Rows of spatial question data:
::::::

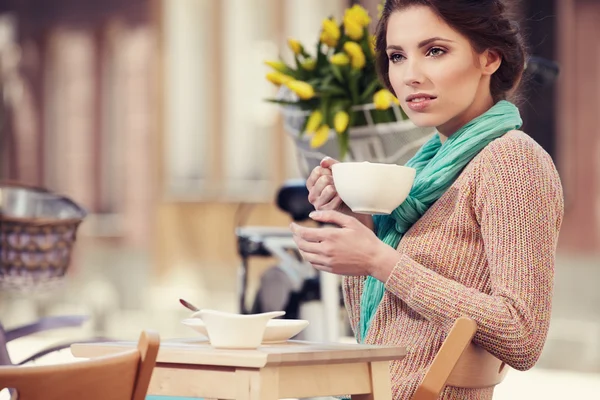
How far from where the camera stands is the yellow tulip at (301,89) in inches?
84.3

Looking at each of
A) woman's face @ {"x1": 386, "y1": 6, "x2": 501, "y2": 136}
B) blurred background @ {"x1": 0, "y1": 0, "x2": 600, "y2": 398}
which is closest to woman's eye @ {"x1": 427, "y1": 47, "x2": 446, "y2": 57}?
woman's face @ {"x1": 386, "y1": 6, "x2": 501, "y2": 136}

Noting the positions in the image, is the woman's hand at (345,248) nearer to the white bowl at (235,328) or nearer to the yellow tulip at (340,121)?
the white bowl at (235,328)

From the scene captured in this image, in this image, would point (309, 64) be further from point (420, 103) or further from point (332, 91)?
point (420, 103)

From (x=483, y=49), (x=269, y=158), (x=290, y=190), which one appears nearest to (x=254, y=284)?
(x=269, y=158)

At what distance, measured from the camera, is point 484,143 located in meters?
1.40

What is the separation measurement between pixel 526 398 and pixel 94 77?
4.18 metres

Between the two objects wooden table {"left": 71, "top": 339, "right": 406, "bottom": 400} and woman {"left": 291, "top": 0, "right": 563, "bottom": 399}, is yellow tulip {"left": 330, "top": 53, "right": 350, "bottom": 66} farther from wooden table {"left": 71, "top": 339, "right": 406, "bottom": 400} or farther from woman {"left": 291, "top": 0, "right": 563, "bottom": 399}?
wooden table {"left": 71, "top": 339, "right": 406, "bottom": 400}

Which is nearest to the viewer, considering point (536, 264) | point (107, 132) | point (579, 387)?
point (536, 264)

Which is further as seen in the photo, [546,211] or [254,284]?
[254,284]

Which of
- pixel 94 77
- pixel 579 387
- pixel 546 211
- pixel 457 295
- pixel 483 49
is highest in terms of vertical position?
pixel 94 77

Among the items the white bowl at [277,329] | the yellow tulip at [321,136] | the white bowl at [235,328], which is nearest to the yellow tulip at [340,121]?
the yellow tulip at [321,136]

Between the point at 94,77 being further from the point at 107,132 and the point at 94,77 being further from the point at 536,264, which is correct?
the point at 536,264

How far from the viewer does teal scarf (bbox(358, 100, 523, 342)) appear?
4.59ft

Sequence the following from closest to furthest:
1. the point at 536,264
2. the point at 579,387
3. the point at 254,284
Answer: the point at 536,264
the point at 579,387
the point at 254,284
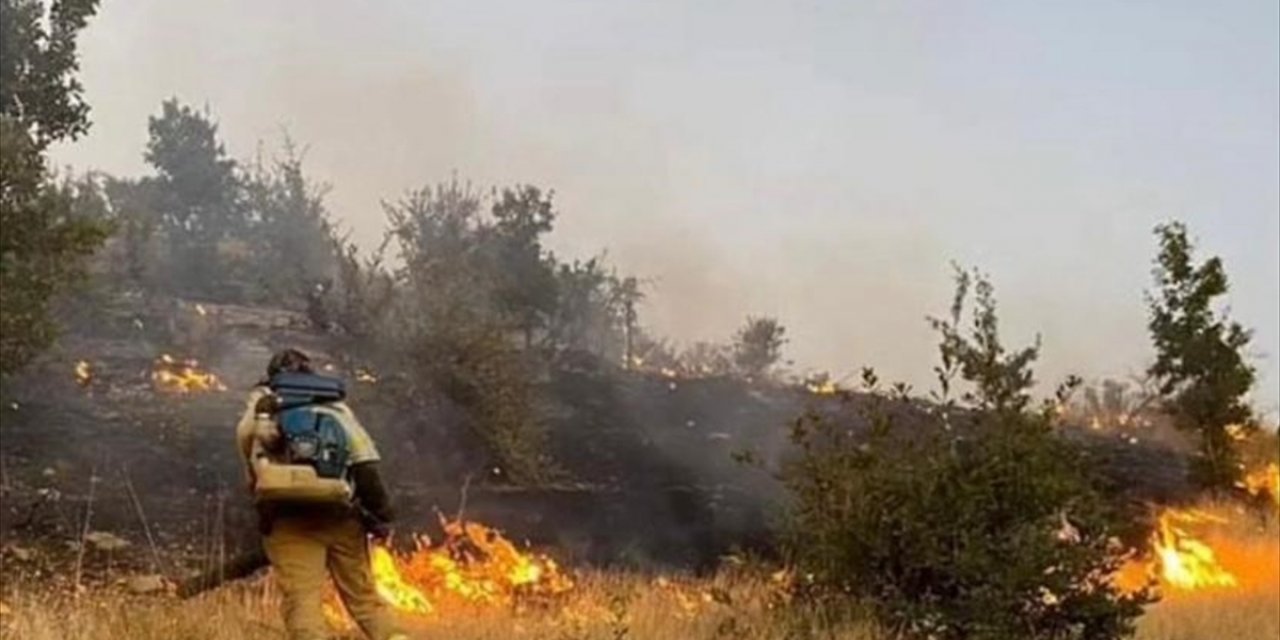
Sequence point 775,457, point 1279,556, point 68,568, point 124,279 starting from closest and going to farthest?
point 68,568 < point 1279,556 < point 775,457 < point 124,279

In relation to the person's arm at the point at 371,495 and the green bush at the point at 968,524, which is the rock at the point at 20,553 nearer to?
the person's arm at the point at 371,495

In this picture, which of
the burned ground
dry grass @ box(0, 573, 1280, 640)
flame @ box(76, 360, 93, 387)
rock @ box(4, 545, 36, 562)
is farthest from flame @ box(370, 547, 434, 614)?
flame @ box(76, 360, 93, 387)

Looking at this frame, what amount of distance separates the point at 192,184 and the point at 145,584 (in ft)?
81.2

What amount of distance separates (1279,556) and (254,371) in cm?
1530

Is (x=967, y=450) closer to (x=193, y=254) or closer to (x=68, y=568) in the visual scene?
(x=68, y=568)

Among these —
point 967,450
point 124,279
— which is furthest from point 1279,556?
point 124,279

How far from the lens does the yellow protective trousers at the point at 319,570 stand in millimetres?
8250

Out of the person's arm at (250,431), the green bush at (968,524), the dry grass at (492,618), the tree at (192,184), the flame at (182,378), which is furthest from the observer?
the tree at (192,184)

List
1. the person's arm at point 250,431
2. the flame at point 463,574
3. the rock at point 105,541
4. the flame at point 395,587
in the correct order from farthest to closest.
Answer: the rock at point 105,541, the flame at point 463,574, the flame at point 395,587, the person's arm at point 250,431

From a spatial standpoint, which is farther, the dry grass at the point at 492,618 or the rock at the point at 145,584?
the rock at the point at 145,584

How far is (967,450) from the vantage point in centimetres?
1110

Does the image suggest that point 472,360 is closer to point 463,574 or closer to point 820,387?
point 463,574

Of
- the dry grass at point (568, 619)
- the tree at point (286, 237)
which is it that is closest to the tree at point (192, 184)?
the tree at point (286, 237)

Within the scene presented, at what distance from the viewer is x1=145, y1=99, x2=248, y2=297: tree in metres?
33.0
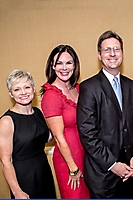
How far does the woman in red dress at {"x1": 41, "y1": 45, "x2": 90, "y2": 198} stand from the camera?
2.07m

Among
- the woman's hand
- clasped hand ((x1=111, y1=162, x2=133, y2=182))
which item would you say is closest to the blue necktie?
clasped hand ((x1=111, y1=162, x2=133, y2=182))

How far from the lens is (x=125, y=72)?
2.79 m

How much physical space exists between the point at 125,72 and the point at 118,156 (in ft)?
3.68

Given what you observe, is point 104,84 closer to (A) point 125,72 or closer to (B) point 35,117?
(B) point 35,117

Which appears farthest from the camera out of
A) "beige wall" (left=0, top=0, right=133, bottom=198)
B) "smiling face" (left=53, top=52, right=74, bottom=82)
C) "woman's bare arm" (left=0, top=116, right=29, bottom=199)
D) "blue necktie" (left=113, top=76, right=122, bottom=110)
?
"beige wall" (left=0, top=0, right=133, bottom=198)

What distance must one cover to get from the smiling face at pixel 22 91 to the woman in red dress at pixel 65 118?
5.8 inches

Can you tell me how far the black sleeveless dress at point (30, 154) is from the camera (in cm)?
197

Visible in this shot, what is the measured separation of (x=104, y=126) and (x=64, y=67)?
0.58 m

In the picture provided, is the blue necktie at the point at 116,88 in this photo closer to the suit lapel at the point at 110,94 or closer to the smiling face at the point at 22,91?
the suit lapel at the point at 110,94

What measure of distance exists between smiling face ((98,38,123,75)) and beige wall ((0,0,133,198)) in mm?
800

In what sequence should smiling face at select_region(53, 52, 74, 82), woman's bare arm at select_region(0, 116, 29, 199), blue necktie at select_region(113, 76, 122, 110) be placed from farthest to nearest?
smiling face at select_region(53, 52, 74, 82) < blue necktie at select_region(113, 76, 122, 110) < woman's bare arm at select_region(0, 116, 29, 199)

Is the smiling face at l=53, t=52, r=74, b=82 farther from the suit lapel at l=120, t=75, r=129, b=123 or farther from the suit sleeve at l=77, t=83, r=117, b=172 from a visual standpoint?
the suit lapel at l=120, t=75, r=129, b=123

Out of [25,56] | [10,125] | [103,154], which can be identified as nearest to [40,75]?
[25,56]

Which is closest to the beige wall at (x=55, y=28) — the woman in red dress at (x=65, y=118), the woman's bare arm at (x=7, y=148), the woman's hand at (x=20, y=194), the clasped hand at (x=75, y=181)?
the woman in red dress at (x=65, y=118)
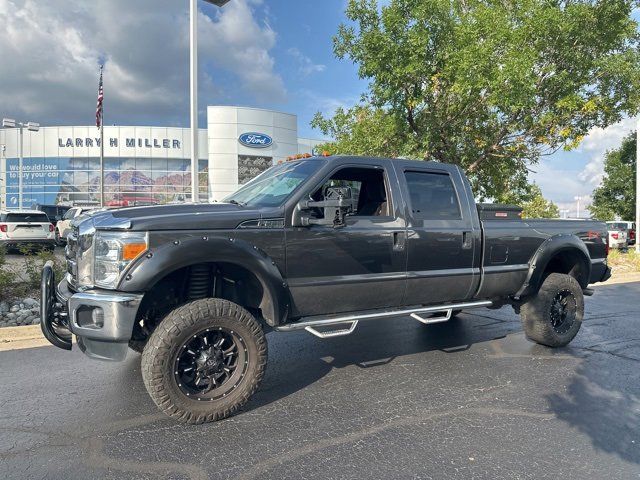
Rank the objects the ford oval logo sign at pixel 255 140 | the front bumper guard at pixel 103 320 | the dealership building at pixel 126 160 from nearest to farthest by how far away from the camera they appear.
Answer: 1. the front bumper guard at pixel 103 320
2. the ford oval logo sign at pixel 255 140
3. the dealership building at pixel 126 160

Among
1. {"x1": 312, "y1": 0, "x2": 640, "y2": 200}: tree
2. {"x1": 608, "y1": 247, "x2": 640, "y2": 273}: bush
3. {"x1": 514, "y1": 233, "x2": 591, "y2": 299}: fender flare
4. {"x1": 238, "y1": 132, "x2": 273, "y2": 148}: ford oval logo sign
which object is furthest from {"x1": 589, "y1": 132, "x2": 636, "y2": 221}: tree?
{"x1": 514, "y1": 233, "x2": 591, "y2": 299}: fender flare

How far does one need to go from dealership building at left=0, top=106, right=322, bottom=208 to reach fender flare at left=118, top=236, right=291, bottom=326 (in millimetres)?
42749

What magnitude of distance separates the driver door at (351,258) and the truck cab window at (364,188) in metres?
0.01

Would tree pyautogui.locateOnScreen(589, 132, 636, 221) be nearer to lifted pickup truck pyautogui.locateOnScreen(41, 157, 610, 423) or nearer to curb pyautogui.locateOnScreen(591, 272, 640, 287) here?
curb pyautogui.locateOnScreen(591, 272, 640, 287)

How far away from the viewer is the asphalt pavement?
9.75 feet

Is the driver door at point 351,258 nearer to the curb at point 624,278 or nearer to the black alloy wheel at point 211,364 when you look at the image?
the black alloy wheel at point 211,364

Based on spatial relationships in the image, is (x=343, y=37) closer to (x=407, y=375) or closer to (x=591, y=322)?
(x=591, y=322)

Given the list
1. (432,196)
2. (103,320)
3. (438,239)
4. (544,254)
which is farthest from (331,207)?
(544,254)

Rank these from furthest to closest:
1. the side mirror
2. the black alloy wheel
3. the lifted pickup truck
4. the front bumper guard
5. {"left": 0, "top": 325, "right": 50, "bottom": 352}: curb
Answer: {"left": 0, "top": 325, "right": 50, "bottom": 352}: curb, the side mirror, the black alloy wheel, the lifted pickup truck, the front bumper guard

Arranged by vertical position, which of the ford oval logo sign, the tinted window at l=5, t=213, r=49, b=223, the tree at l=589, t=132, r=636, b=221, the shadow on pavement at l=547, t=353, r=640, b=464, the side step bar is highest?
the ford oval logo sign

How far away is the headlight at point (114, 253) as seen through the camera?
133 inches

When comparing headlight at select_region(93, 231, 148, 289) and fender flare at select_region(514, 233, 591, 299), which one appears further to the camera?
fender flare at select_region(514, 233, 591, 299)

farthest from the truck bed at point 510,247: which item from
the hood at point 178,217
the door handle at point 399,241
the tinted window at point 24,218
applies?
the tinted window at point 24,218

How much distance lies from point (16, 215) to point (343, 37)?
14.1 metres
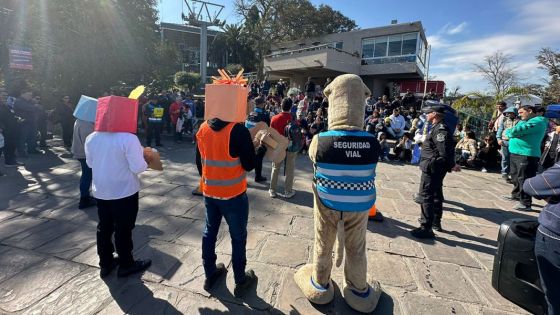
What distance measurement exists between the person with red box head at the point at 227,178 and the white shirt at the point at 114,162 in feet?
Answer: 1.99

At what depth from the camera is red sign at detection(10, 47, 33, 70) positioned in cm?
1097

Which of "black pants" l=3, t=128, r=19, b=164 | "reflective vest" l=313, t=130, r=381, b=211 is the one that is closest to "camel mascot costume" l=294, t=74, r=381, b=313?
"reflective vest" l=313, t=130, r=381, b=211

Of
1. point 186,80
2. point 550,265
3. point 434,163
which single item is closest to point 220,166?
point 550,265

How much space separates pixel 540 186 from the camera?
1.88 metres

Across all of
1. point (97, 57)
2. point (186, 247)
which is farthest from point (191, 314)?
point (97, 57)

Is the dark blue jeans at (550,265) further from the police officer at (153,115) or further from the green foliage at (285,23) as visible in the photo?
the green foliage at (285,23)

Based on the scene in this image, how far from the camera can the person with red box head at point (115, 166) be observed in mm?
2625

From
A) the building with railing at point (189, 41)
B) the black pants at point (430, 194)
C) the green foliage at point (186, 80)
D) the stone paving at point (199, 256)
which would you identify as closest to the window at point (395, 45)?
the green foliage at point (186, 80)

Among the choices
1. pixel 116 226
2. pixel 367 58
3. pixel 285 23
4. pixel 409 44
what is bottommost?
pixel 116 226

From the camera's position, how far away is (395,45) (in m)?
23.2

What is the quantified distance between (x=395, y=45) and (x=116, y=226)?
25023 millimetres

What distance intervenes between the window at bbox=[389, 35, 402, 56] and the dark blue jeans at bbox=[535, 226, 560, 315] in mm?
24065

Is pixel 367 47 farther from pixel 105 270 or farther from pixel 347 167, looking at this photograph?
pixel 105 270

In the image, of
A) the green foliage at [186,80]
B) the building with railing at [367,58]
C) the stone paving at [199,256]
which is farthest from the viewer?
the green foliage at [186,80]
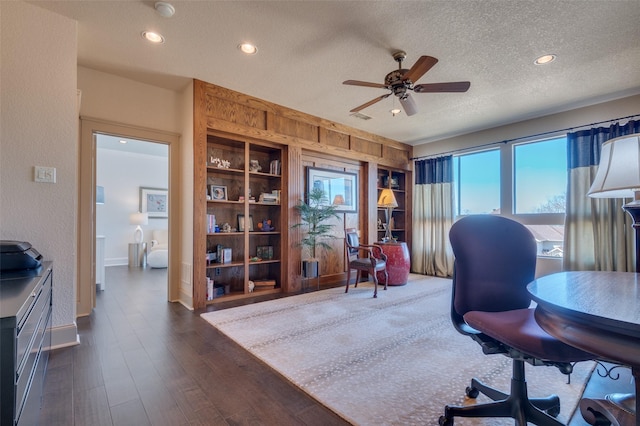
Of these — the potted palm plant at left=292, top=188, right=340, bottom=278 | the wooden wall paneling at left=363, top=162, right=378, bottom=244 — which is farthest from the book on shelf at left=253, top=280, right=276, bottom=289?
the wooden wall paneling at left=363, top=162, right=378, bottom=244

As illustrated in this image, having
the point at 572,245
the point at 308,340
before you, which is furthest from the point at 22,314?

::::::

> _Task brief_
Beginning at the line with "How much space", reproduce each line exactly through the last line of the records above, with pictures left out.

> _The answer_
How much space separates pixel 540 186 from the camera?
1.88 metres

Across all of
1. point (97, 57)
2. point (186, 247)
which is farthest from point (191, 314)?
point (97, 57)

Is the dark blue jeans at (550,265) further from the police officer at (153,115) or further from the green foliage at (285,23) as visible in the photo?
the green foliage at (285,23)

Based on the scene in this image, how far from the camera can the person with red box head at point (115, 166) be observed in mm?
2625

From
A) the building with railing at point (189, 41)
B) the black pants at point (430, 194)
C) the green foliage at point (186, 80)
D) the stone paving at point (199, 256)
which would you identify as closest to the window at point (395, 45)?
the green foliage at point (186, 80)

Among the choices
1. pixel 116 226
2. pixel 367 58
3. pixel 285 23
4. pixel 409 44
what is bottommost?
pixel 116 226

From the camera's position, how far away is (395,45) (in m)?
23.2

What is the quantified distance between (x=395, y=45) and (x=116, y=226)?
25023 millimetres

What distance intervenes between the window at bbox=[389, 35, 402, 56] and the dark blue jeans at bbox=[535, 226, 560, 315] in mm?
24065

Is pixel 367 47 farther from pixel 105 270 or farther from pixel 347 167, looking at this photograph?
pixel 105 270

In the image, of
A) the green foliage at [186,80]
B) the building with railing at [367,58]
C) the stone paving at [199,256]
which is farthest from the viewer?
the green foliage at [186,80]
Of these — the potted palm plant at left=292, top=188, right=340, bottom=278 | the wooden wall paneling at left=363, top=162, right=378, bottom=244 — which is farthest from the book on shelf at left=253, top=280, right=276, bottom=289?
the wooden wall paneling at left=363, top=162, right=378, bottom=244

As illustrated in this image, having
the point at 572,245
the point at 308,340
before you, which is furthest from the point at 22,314?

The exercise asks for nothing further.